Implementation and Evaluation

  • Patients with Cognitive Alterations:
    • Orient to person, place, and time.
    • Maintain a safe environment.
    • Keep communication clear and simple.
    • Provide reminders for or assistance with self-care.
  • Patients with Tactile Alterations:
    • Test the temperature of bath water.
    • Monitor extremities frequently.
    • Turn and reposition patients who are unable to move in bed independently at least every 2 hours.
    • Keep sharp objects away from the affected area.
  • Patients with Olfactory and Gustatory Alterations:
    • Encourage intake of a well-balanced diet.
    • Serve highly aromatic foods.
    • Remain diligent about oral hygiene.
    • Encourage patients to eat a variety of foods and enhance flavor with spices and herbs.
  • Patients with Auditory Alterations:
    • Encourage patients with hearing aids to use them in the hospital.

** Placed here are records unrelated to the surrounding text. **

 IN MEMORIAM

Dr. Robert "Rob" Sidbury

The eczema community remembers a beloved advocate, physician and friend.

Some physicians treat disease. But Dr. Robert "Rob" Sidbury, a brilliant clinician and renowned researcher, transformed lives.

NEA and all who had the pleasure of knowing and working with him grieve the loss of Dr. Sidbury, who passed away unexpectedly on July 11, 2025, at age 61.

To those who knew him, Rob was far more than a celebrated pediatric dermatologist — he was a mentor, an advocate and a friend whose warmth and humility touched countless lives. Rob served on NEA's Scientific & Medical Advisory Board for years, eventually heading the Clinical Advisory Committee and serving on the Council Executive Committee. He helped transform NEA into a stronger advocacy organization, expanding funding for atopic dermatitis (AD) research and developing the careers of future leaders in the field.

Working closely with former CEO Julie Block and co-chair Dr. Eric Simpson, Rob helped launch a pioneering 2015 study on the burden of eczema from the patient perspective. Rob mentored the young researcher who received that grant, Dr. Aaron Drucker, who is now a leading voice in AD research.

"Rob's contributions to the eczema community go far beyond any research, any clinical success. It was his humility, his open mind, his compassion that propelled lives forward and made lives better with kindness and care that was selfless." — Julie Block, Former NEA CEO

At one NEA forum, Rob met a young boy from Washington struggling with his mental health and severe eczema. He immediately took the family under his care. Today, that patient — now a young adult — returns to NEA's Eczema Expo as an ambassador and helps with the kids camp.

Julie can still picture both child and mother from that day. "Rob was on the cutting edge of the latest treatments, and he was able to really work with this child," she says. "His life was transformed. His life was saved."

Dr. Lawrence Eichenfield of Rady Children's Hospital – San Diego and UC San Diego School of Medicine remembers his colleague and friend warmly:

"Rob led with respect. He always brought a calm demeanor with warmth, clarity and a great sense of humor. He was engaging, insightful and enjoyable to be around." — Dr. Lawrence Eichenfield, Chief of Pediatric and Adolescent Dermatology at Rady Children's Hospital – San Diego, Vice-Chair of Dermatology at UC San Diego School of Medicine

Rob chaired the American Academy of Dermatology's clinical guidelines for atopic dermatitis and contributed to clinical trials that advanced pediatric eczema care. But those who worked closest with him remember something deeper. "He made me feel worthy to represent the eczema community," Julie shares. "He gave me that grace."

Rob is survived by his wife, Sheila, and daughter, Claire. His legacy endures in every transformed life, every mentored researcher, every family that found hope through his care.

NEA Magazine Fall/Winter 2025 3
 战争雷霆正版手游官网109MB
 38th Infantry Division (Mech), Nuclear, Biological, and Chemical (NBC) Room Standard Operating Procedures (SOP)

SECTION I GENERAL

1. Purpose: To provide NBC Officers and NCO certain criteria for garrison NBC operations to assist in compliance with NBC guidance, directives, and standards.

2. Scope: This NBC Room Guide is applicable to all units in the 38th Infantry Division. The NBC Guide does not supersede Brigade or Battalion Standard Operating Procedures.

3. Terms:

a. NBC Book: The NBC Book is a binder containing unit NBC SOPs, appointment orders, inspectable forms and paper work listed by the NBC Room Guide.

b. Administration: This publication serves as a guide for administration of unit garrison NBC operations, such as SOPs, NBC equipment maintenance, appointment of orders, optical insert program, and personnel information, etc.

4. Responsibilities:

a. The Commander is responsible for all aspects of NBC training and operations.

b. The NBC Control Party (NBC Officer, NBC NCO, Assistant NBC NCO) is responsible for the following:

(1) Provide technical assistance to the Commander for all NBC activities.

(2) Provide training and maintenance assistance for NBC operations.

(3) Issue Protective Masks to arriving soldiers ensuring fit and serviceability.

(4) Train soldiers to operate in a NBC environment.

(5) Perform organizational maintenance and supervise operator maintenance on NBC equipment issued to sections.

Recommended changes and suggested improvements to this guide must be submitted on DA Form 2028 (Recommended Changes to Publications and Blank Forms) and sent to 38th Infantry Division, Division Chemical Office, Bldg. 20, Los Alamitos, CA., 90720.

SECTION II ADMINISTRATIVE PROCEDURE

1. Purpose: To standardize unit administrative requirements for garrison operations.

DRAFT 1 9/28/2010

    • Keep hearing aid in working order and prevent loss.
    • Face the patient when speaking.
    • Speak clearly and slowly without shouting.
    • Minimize background noise.
    • Use written instructions, if practical.
    • Use a sign language interpreter, as needed.
    • Use in-room technology to assist with communication.
  • Patients with Equilibrium Alterations:
    • Instruct patient to call for assistance when ambulating.
    • Keep a basin on the bedside stand for patients experiencing nausea or vomiting.
    • Keep the lights dim and minimize noise.
    • Keep the floor clear of obstacles.
  • Patients with Visual Alterations:
    • Orient patient to placement of items in the hospital room.
    • Keep call light and assistive devices within reach.
  • Patients with Sensory Deprivation:
    • Provide social interaction and tactile stimulation.
  • Patients with Sensory Overload:
    • Reduce sensory stimuli.
  • Evaluation:
    • Conduct ongoing evaluation of goal attainment.
    • Update the care plan and set new goals.
    • Include the patient and family when evaluating the plan of care.